• Required tasks:
(a) Summarize the excerpt below in two sentences.
(b) Answer these questions from the excerpt below, one line each:
(i) What fundamental truth does the writer say Pocock seems to ignore?
(ii) What referrals does the writer's task as a Gestalt therapist include?
(iii) Where does the writer say so-called "healing" occurs?
(c) For each statement, say whether it agrees with the excerpt below, and quote the words that decide it:
(i) The writer embraces their power to affect what is happening.
(ii) The writer says personality is a function of assimilated experience.
(iii) The writer considers theories of practice more important than the practitioner's integrity.

• Excerpt:

###

Knowing this, then, my task is to highlight when descriptions of experience appear closer to or farther from what is desirable, always open to hearing that what, to me, seems distancing might indeed be movement in the direction toward. It may just not be known to me.
When Pocock speaks to the metaphor of a map - our constructed reality and external reality and our power of construction to define, he seems to be ignoring a fundamental truth- that we can only name what we know. Other names are not available to us. Personality is a function of assimilated experience and that we know ourselves by our differences from other.
USES OF THEORY
In regard to Pocock's descriptions of how theory influenced the therapist's seeing/hearing and organizing of the meeting with an anorexic, as a Gestalt therapist, I am interested in what meanings each member of the family attaches to the anorexic, how those meanings influence their engagements with the individual, how the anorexic experiences the others' responses, and so on. All this, while attending to whatever health crises may be ongoing as a result of a "disease" process, is of interest. As a Gestalt therapist, I see that my task includes appropriate referrals to physicians for necessary hospitalizations, medications, etc. I do not believe I "embrace" nor "avoid" my power to effect what is happening. When I meet with a family, I become a part of its process; if I am on my toes, I am aware of the impact individuals are having on me, can maintain my neutrality while speaking my truth, and heighten awareness for others of their effects. I am somewhat constrained by a need to trust the process of the individuals in the room and my belief that each one of them is doing the best they can under the circumstances and given their resources. If I can make available additional resources, influence the circumstances, or support affect, I do.
I think my bottom line as a teacher and practitioner of Gestalt Therapy is that theories of practice are not as important as the integrity and ethics of the practitioner. As therapists (and teachers) we must have done our own work, and continue to do it if necessary. So-called "healing" occurs in authentic meeting between therapist and client, and regardless of my "expertise," it is often my own life experiences and understandings that support authenticity, spontaneity and "healing".

###

• Recorded data:
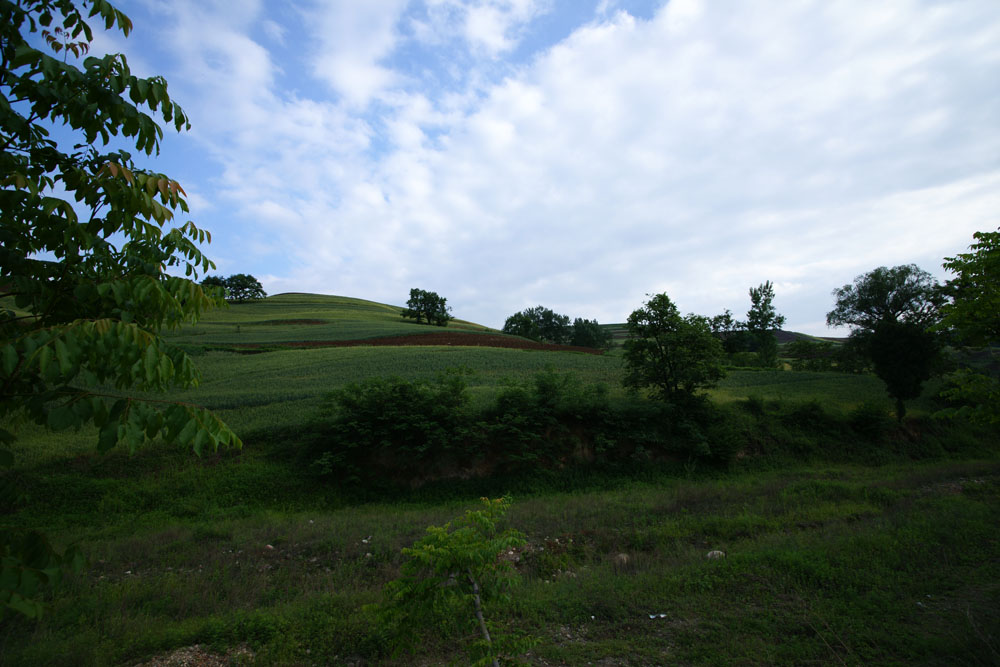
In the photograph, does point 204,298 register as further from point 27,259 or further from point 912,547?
point 912,547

###

• Answers to the exercises:
(a) The writer, a Gestalt therapist, holds that Pocock ignores the truth that we can only name what we know. When meeting a family with an anorexic member, the writer attends to the meanings each member attaches to that person, makes needed referrals to physicians, and trusts each person's process, while holding that the practitioner's integrity and ethics matter more than theories of practice.

(b)
(i) That we can only name what we know.
(ii) Appropriate referrals to physicians for necessary hospitalizations, medications, etc.
(iii) In authentic meeting between therapist and client.

(c)
(i) No: "I do not believe I "embrace" nor "avoid" my power to effect what is happening."
(ii) Yes: "Personality is a function of assimilated experience"
(iii) No: "theories of practice are not as important as the integrity and ethics of the practitioner."